* TASK
Transcribe the data exactly.

* Saved entries
--

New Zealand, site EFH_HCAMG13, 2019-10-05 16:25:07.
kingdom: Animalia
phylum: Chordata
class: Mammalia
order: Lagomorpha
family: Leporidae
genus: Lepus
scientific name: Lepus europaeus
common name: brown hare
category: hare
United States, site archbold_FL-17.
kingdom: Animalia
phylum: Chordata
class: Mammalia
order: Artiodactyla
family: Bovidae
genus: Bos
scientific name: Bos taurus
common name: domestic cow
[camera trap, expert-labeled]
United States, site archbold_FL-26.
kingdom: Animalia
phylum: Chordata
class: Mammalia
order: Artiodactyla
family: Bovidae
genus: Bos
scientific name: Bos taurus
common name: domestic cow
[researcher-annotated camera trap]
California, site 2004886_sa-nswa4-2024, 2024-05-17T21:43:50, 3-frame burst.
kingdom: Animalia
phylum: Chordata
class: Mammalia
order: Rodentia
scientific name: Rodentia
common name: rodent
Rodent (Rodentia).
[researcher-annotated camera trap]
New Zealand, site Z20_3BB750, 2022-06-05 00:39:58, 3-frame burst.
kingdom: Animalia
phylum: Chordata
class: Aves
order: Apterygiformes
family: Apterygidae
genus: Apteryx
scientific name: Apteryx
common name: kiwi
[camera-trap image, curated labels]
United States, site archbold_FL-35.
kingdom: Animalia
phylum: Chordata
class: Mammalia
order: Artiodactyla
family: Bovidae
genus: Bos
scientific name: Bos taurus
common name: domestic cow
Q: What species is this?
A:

--

* RESPONSE TO THE EXERCISE
New Zealand, site EFH_HCAMG13, 2019-10-05 16:25:07.
kingdom: Animalia
phylum: Chordata
class: Mammalia
order: Lagomorpha
family: Leporidae
genus: Lepus
scientific name: Lepus europaeus
common name: brown hare
category: hare
United States, site archbold_FL-17.
kingdom: Animalia
phylum: Chordata
class: Mammalia
order: Artiodactyla
family: Bovidae
genus: Bos
scientific name: Bos taurus
common name: domestic cow
[camera trap, expert-labeled]
United States, site archbold_FL-26.
kingdom: Animalia
phylum: Chordata
class: Mammalia
order: Artiodactyla
family: Bovidae
genus: Bos
scientific name: Bos taurus
common name: domestic cow
[researcher-annotated camera trap]
California, site 2004886_sa-nswa4-2024, 2024-05-17T21:43:50, 3-frame burst.
kingdom: Animalia
phylum: Chordata
class: Mammalia
order: Rodentia
scientific name: Rodentia
common name: rodent
Rodent (Rodentia).
[researcher-annotated camera trap]
New Zealand, site Z20_3BB750, 2022-06-05 00:39:58, 3-frame burst.
kingdom: Animalia
phylum: Chordata
class: Aves
order: Apterygiformes
family: Apterygidae
genus: Apteryx
scientific name: Apteryx
common name: kiwi
[camera-trap image, curated labels]
United States, site archbold_FL-35.
kingdom: Animalia
phylum: Chordata
class: Mammalia
order: Artiodactyla
family: Bovidae
genus: Bos
scientific name: Bos taurus
common name: domestic cow
Q: What species is this?
A:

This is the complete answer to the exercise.